Data records section start
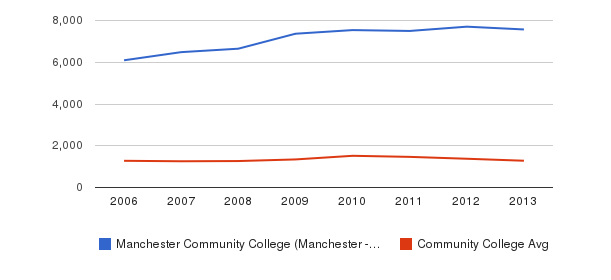 Manchester Community College (Manchester - 6040) Total Enrollment&nbsp(2006-2013)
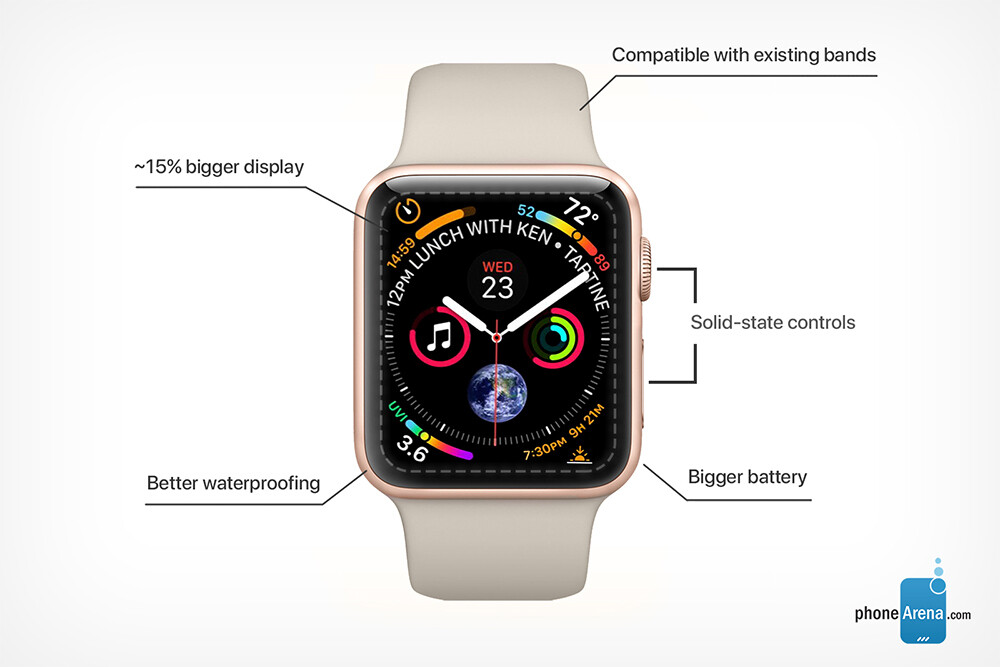 Apple Watch Series 4 helps you take a fall and performs electrocardiograms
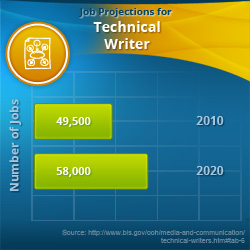 technical writing websites 'technical writing' is any written form of writing or drafting technical communication used in a variety of technical and occupational fields, such as computer.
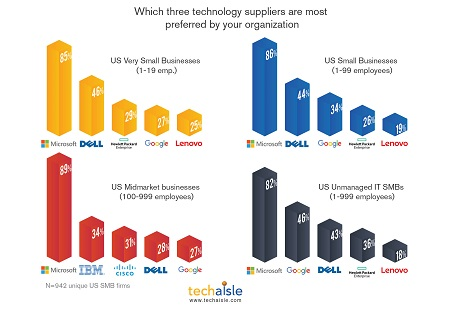 techaisle top 3 preferred suppliers for smbs resized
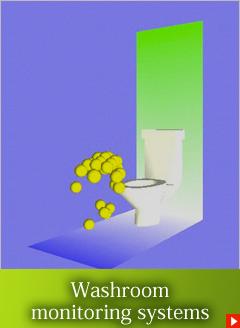 Washroom monitoring systems
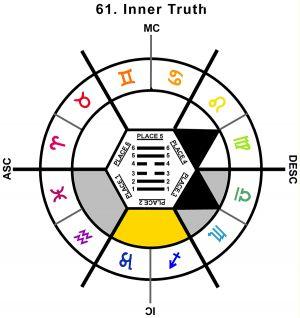 ZodSL-01AR-18-24 61-Inner Truth-L2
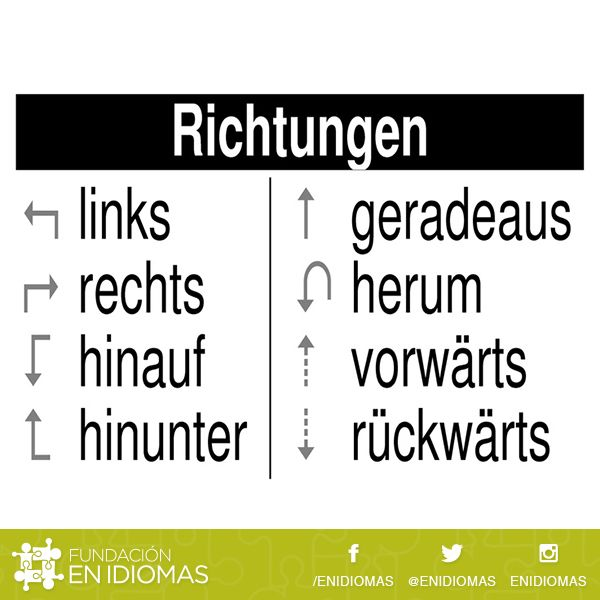 No te perderás en Alemania con estas indicaciones: ¡Vaya a la izquierda! Gehen…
Data records section end
• Problem details
In your copy, reproduce the data above exactly and skip every picture.

• Answer to the problem
 Manchester Community College (Manchester - 6040) Total Enrollment&nbsp(2006-2013)
 Apple Watch Series 4 helps you take a fall and performs electrocardiograms
 technical writing websites 'technical writing' is any written form of writing or drafting technical communication used in a variety of technical and occupational fields, such as computer.
 techaisle top 3 preferred suppliers for smbs resized
 Washroom monitoring systems
 ZodSL-01AR-18-24 61-Inner Truth-L2
 No te perderás en Alemania con estas indicaciones: ¡Vaya a la izquierda! Gehen…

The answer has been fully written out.